Scraped caption text data:
▼

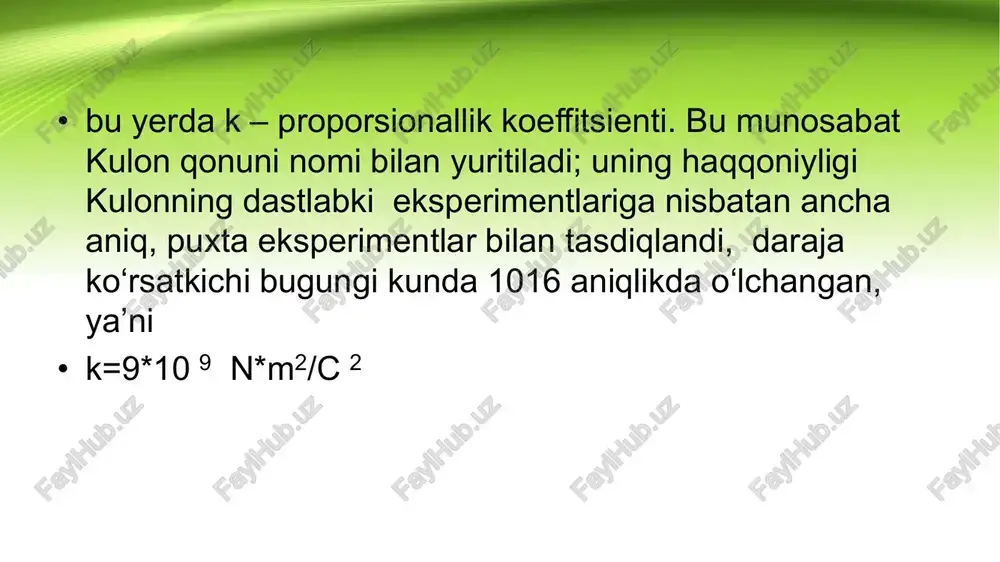 kulon qonuni - Page 5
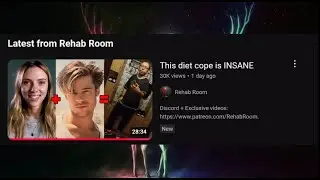 Rehab Room: The carnivore diet is cope -reaction video @rehabroom1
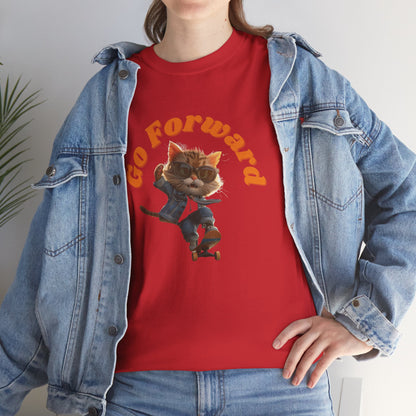 Skateboard Cool Cat T-shirt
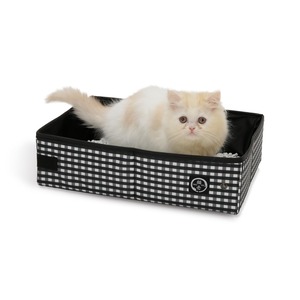 【新着特価】猫壱（necoichi） ポータブルトイレ 簡易トイレ 防災 移動用 黒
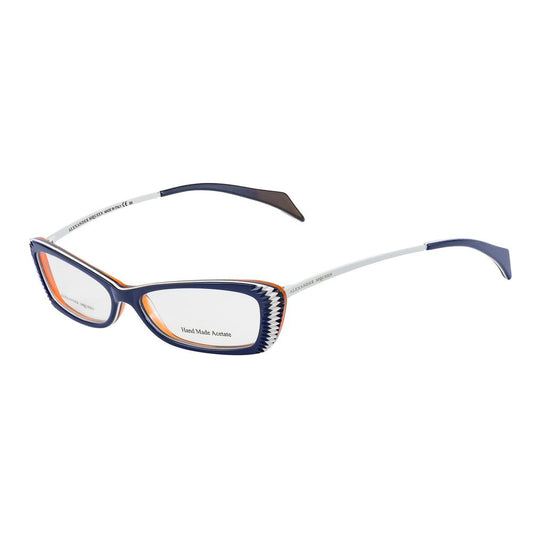 Alexander McQueen Multicolor Acetate Glasses Women's (Frames)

▲

Assigned task:
Please give the text of all five items above again word for word, leaving the pictures out.

Written reply:
 kulon qonuni - Page 5
 Rehab Room: The carnivore diet is cope -reaction video @rehabroom1
 Skateboard Cool Cat T-shirt
 【新着特価】猫壱（necoichi） ポータブルトイレ 簡易トイレ 防災 移動用 黒
 Alexander McQueen Multicolor Acetate Glasses Women's (Frames)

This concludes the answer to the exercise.